From Peter Geoghegan
Subject Re: BUG #17255: Server crashes in index_delete_sort_cmp() due to race condition with vacuum
Date
Msg-id CAH2-WznO02LHO04mgc_U=c6y9+VBXfDDTYfOn=c4EHXoHY87HQ@mail.gmail.com
Whole thread Raw
In response to Re: BUG #17255: Server crashes in index_delete_sort_cmp() due to race condition with vacuum  (Andres Freund <andres@anarazel.de>)
Responses Re: BUG #17255: Server crashes in index_delete_sort_cmp() due to race condition with vacuum  (Andres Freund <andres@anarazel.de>)
List pgsql-bugs
On Sat, Mar 12, 2022 at 1:49 PM Andres Freund <andres@anarazel.de> wrote:
> GlobalVisTestFor() doesn't trawl through the procarray to compute horizons. It
> just gets already computed horizons, potentially very approximate ones that
> later will get updated when necessary to determine the visibility of a
> concrete xid.

That much is easy to understand. It's the most significant way in
which the snapshot scalability work improves scalability.

> You could call GlobalVisTestFor() and then later call call
> vacuum_set_xid_limits() and the test by GlobalVisTestFor() would still be
> accurate.

That seems kinda obvious, since all it does is get the appropriate
state for the relkind of the relation being vacuumed. Typically it
just returns a pointer to GlobalVisDataRels, which is a static
variable in procarray.c.

> The main reason to have vistest at all is that for on-access pruning computing
> accurate horizons is excruciatingly expensive - the reason behind procarray
> scaling badly were all the xmin accesses during normal snapshot computations!
> And due to the way the pruning code is used for both vacuuming and on-access
> pruning that kind of bleeds into vacuumlazy.c.  That could have been reduced,
> but it seemed beneficial to allow to update horizons as we go.

That I get too.

> > Periodically refreshing OldestXmin for freezing won't work, though.

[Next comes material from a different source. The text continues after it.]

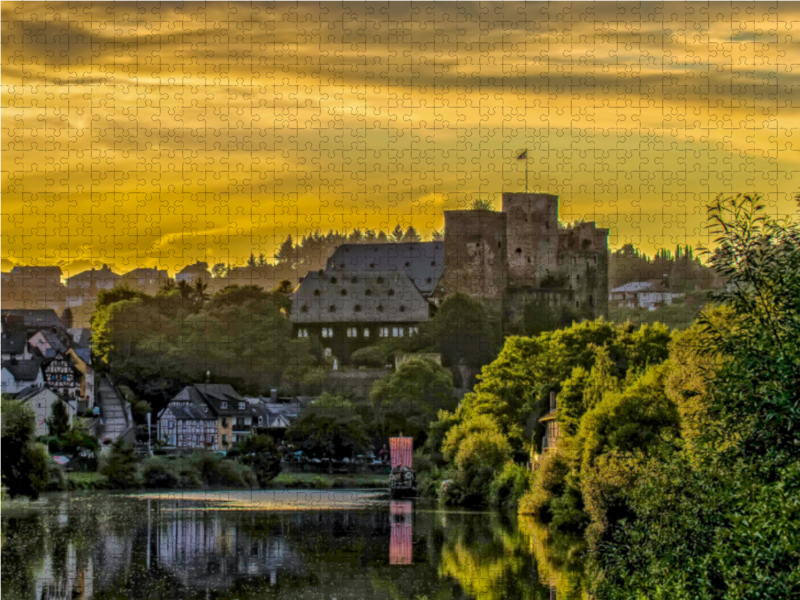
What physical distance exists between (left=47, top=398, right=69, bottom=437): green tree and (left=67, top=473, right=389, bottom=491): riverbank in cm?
477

At
> > the very least it seems much less compelling than the vistest idea.
>
> I think there's a fair bit of value in using an "as aggressive as possible"
> initial OldestXmin. Which is used to set a bunch of cutoffs / determine
> aggressiveness etc.

I just don't think that it makes very much difference, since we're
only talking about freezing here -- which is not something we tend to
be too eager with anyway (FreezeLimit is very seldom the same as
OldestXmin, etc).

Maybe it could take a long time for vac_open_indexes() to return, but
that's really an edge case. I'm puzzled why you're placing so much
emphasis on this. I can see why that's valuable in a theoretical
abstract kind of way -- but that's about it. And so it feels like I'm
still missing something.

> Once we compute "measured" relfrozenxid however, there's afaict otherwise not
> much point in updating OldestXmin as we go, at least if we start to use
> vistest for the horizon determinations inside vacuumlazy.c.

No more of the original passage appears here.